Citing the role of UACR testing, a team of investigators led by Michelle Estrella, MD, MHS, executive director of the Kidney Health Research Collaborative at the University of California San Francisco, designed the current study with the intent of estimating how the extent of albuminuria underdetection is influenced by a lack of testing and to better understand how this might affect CKD treatment in the US. Using NHANES as a nationally representative sample, investigators developed a logistic regression model to estimate albuminuria, which was defined as a UACR of 30 mg/g or greater. Following development, the model was applied to active outpatients in the Optum deidentified electronic health record data set.1

The primary outcome of interest was the prevalence of albuminuria among those with and without testing within the electronic health record from January 1, 2017, through December 31, 2018. Investigators also expressed an interest in estimating associations between having albuminuria testing and use of CKD therapies in the subsequent year, which was performed using multivariable logistic regression model. CKD therapies of interest included ACE inhibitors or ARBs, SGLT2 inhibitors, and blood pressure control to less than 130/80 mmHg or less than 140/90 mmHg on the latest outpatient measure.1

A total of 192,108 individuals from the Optum database were identified for inclusion in the study. Of these, 96.6% (n = 185,589) had hypertension and 26.2% (n = 50,507) had diabetes. Investigators pointed out the mean age of the overall study cohort was 60.3 (SD, 15.1) years and the mean eGFR was 84 (SD, 21) mL/min/1.73m2.1

Upon analysis, results indicated 17.5% (n = 33,69 of patients underwent albuminuria testing, with 34.3% (n = 11,525) of these patients having confirmed albuminuria. Investigators pointed out UACR testing was more common among those with only diabetes (52.3%) than those with only hypertension (5.1%).1

Based on results, investigators estimated the albuminuria prevalence rate was 13.4% among the 158,479 patients who were untested. Investigators noted the results suggested just 35.2% of the projected population with albuminuria had undergone testing. Further analysis purported undergoing albuminuria testing was associated with an increase in likelihood of receiving treatment with ACEi or ARBs (adjusted Odds ratio [aOR], 2.39; 95% Confidence Interval [CI], 2.32-2.46; P <.001), treatment with an SGLT2 inhibitor (aOR, 8.22; 95% CI, 7.56-8.94; P <.001), and of having achieved a blood pressure goal of less than 140/90 mmHg (aOR, 1.20; 95%CI, 1.16-1.23; P <.001).1

“Early identification of albuminuria is increasingly crucial given the growing number of therapies, such as [SGLT2 inhibitors] and nonsteroidal mineralocorticoid antagonists, that have been shown to slow the progression of CKD and prevent cardiovascular complications," investigators wrote.1 "More albuminuria testing is clearly needed among at-risk persons to ensure effective dissemination of these therapies and to fully realize their potential benefit.”

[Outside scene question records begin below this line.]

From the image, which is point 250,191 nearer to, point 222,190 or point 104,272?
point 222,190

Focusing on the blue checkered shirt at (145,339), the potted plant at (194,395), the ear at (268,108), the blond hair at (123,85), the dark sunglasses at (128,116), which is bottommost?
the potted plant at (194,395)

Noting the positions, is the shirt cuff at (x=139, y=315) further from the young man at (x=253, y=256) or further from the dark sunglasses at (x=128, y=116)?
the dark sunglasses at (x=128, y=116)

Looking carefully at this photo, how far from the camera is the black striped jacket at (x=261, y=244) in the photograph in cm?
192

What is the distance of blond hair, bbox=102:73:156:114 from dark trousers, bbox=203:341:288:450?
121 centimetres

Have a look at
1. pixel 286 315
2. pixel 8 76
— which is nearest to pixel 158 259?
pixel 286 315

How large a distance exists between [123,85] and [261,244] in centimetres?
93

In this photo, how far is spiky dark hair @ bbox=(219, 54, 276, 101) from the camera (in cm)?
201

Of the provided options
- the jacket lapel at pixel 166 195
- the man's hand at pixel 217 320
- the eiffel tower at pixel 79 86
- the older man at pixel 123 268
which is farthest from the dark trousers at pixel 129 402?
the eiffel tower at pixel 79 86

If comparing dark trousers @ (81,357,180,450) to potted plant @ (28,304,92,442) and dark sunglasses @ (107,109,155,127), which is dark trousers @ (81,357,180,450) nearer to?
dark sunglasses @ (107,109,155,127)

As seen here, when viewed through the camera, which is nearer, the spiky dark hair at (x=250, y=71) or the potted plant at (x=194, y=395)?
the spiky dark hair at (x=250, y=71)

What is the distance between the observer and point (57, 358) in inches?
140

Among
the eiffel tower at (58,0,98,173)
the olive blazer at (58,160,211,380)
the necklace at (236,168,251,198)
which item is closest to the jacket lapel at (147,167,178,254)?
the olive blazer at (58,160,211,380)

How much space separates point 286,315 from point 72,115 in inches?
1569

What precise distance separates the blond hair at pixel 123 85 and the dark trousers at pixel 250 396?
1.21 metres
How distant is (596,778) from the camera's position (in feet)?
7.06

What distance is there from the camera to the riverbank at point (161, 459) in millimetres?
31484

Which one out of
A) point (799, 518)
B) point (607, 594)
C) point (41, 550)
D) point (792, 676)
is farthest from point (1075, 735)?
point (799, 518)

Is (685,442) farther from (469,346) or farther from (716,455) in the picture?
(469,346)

  1. Chu CD, Xia F, Du Y, et al. Estimated Prevalence and Testing for Albuminuria in US Adults at Risk for Chronic Kidney Disease. JAMA Netw Open. 2023;6(7):e2326230. doi:10.1001/jamanetworkopen.2023.26230
  2. Campbell P. Finerenone (Kerendia) approved for chronic kidney disease associated with type 2 diabetes. HCP Live. July 9, 2021. Accessed July 27, 2023.
  3. Campbell P, Iapoce C. 10 years of SGLT2 inhibitors: A Decade of Redefining Cardiometabolic Care. HCP Live. March 29, 2023. Accessed July 27, 2023.